*Work instruction*. Search the listing for the word "Topinka" and return each line that contains it.

*Records shown*.
----
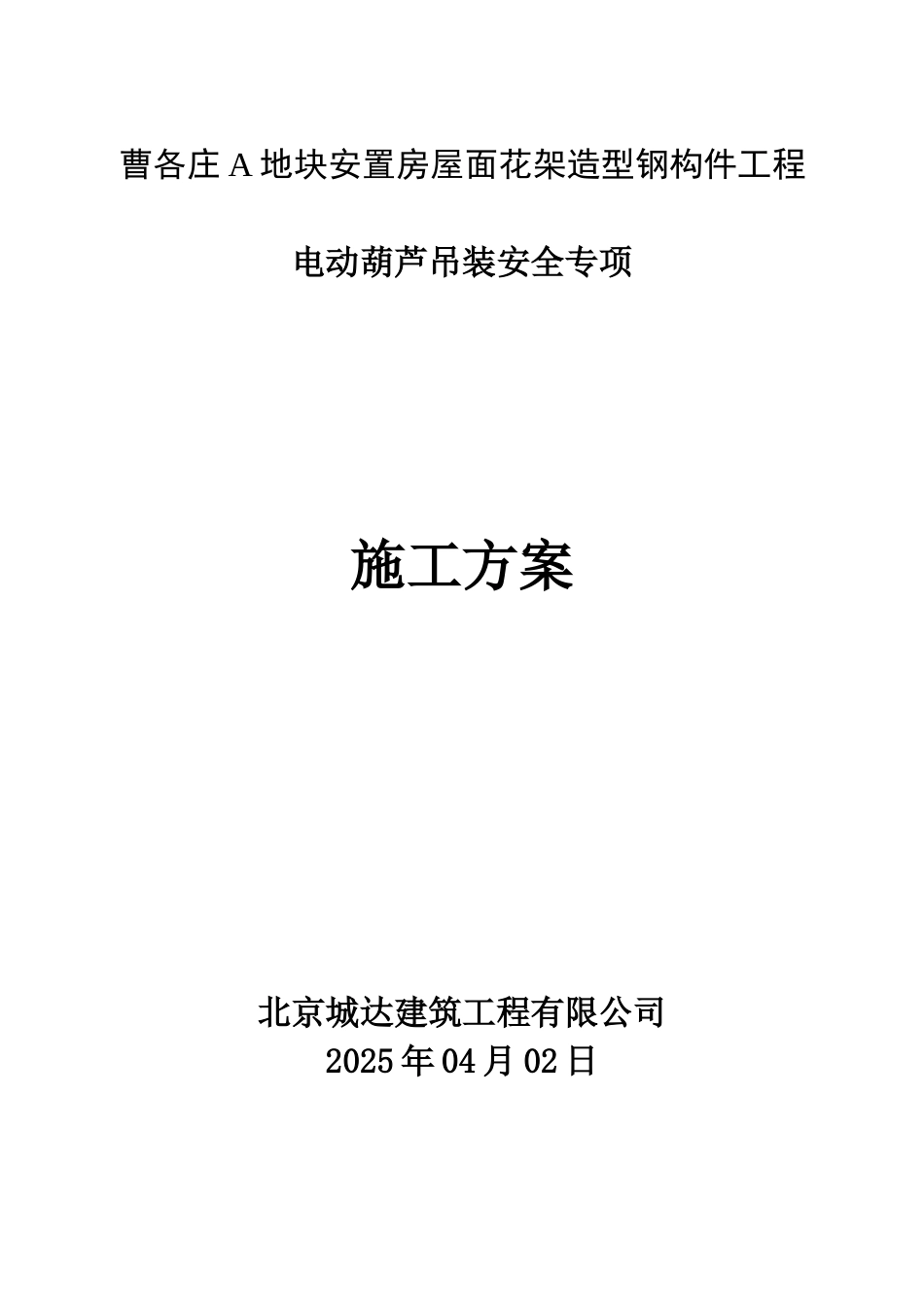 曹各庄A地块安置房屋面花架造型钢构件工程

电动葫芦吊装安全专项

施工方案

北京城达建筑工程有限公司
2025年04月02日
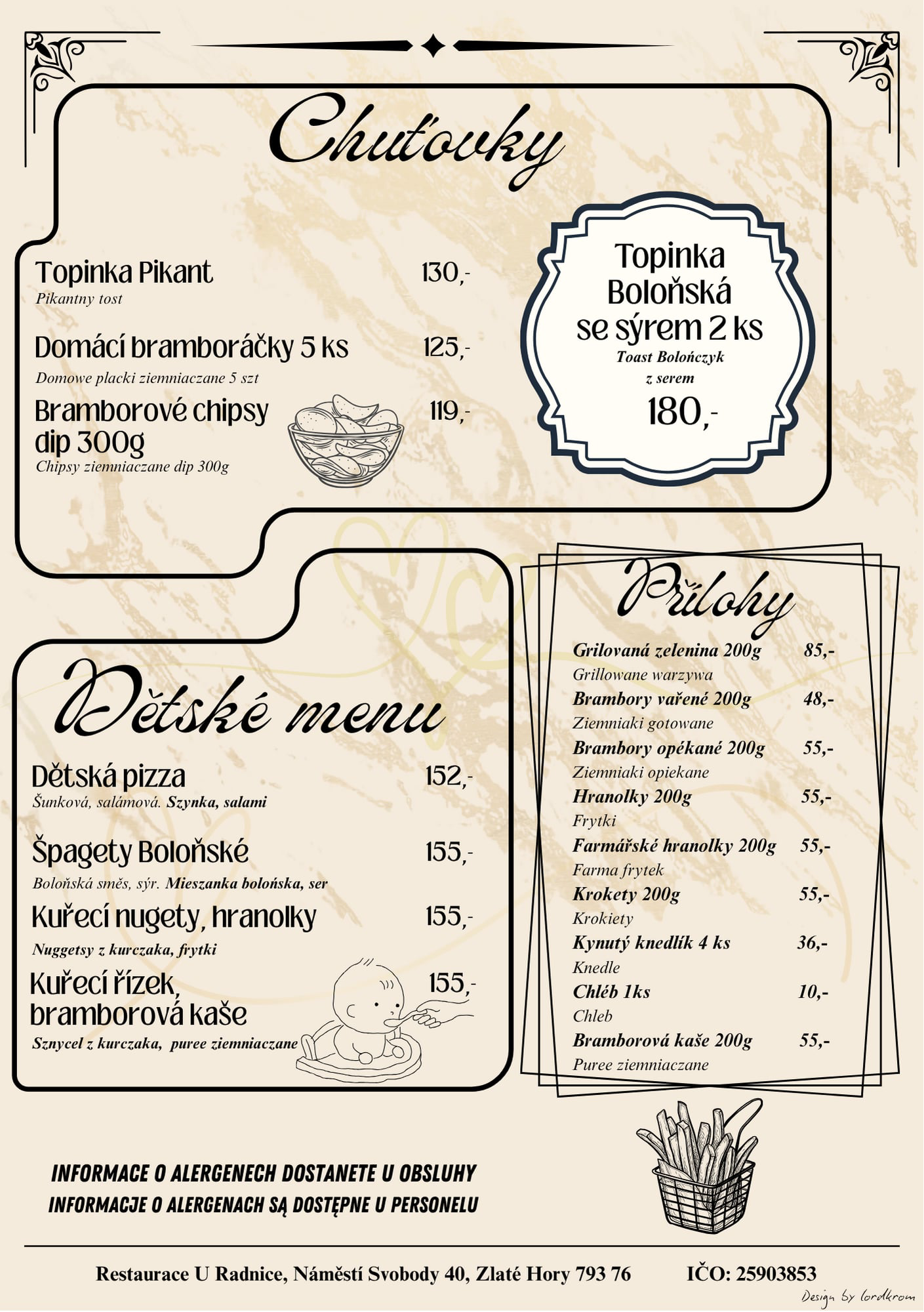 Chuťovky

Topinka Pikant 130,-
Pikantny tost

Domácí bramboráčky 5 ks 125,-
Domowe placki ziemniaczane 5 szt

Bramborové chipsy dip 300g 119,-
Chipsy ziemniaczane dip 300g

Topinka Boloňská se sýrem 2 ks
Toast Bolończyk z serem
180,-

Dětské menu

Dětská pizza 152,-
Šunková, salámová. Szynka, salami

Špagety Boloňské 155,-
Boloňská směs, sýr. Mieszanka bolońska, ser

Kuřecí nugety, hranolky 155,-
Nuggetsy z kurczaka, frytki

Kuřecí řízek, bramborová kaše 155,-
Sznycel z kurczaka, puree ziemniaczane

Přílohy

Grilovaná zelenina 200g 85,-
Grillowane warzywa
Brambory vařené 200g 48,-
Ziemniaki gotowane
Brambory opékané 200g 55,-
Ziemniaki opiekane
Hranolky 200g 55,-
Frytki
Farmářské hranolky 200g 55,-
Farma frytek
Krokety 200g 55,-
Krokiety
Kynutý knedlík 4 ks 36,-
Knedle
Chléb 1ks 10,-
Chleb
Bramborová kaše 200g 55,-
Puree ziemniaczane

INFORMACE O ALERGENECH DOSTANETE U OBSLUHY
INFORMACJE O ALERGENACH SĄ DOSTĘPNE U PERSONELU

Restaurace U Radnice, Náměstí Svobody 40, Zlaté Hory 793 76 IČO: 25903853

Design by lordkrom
----
*Response to this exercise*.
Topinka Pikant 130,-
Topinka Boloňská se sýrem 2 ks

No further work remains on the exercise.